Sure, it’s not entirely local Democratic leadership’s fault; after all, Florida is one of many states in which both parties have carved out a whole bunch of nice, safe districts with a battleground or two for good measure, protecting their candidates from making concession speeches on Election Day and, in the process, pissing all over our democracy.
They’re playing the same game, but Republicans are a helluva lot better at it.
While Republicans have long been able to maintain hyper-focus on a handful of issues — taxes, guns and national security — Democrats, especially local ones, are as splintered on issues as party membership is diverse. Look at the tug-of-war between black and white Democrats for proof; it’s hard not to notice that no white Democrat has hustled to support Corrine Brown. While chastened Republicans like Paul Ryan are swallowing the bile in their throats to squeeze out a couple of grunts supporting FrankenTrump, white Democrats can’t even muster a single “innocent until proven guilty” comment for Corrine.
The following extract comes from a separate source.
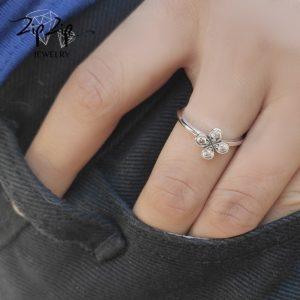 טבעת כסף 925 בשילוב תלתן מלא משובץ זרקונים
It’s no wonder we’ve had 20-and-counting years of Republicans handily maintaining control of the state legislature in spite of the fact that there are close to 300,000 more registered Dems in Florida. For the same reasons, Jacksonville, a city with more than 20,000 more registered Democrats than Republicans, is represented by a city council comprising 12 Republicans and seven Democrats.
This still doesn’t excuse Democrats from rustling up an honest (enough), experienced (enough), ethical (enough), electable candidate to run for state attorney and/or public defender and go toe-to-toe against the winner of the August Republican primary. There might be 40,000 more registered Republicans than Democrats in the circuit, but it’s not like besties-turned-worsties Angela Corey and Matt Shirk are slam-dunk candidates; rather, both are limping on the ballot, dragging big, nasty ankle weights made of the scandals and questionable ethics that have plagued their terms in office, treasure troves of goodies from which their opposition — even a Democrat — could mine for campaign materials.
Unwilling to trust Republicans to choose the state attorney and public defender on behalf of all voters, right now scores of Democrats in Northeast Florida are doing something they thought they would never, ever do: registering Republican. They’re doing it so they have a say in who will occupy two offices of great public importance.
Who could blame them? (Never mind that if any one of those people decides to run for office, they’ll have to explain why they’ve flip-flopped party affiliations, Ed Austin/Charlie Crist/Hillary Clinton-style.)
What these people also should be doing is contacting the local, state and national Democratic Party to ask why it’s handed the offices of State Attorney and Public Defender in the Fourth Judicial Circuit of Florida over to the opposition without so much as the pretense of a fight.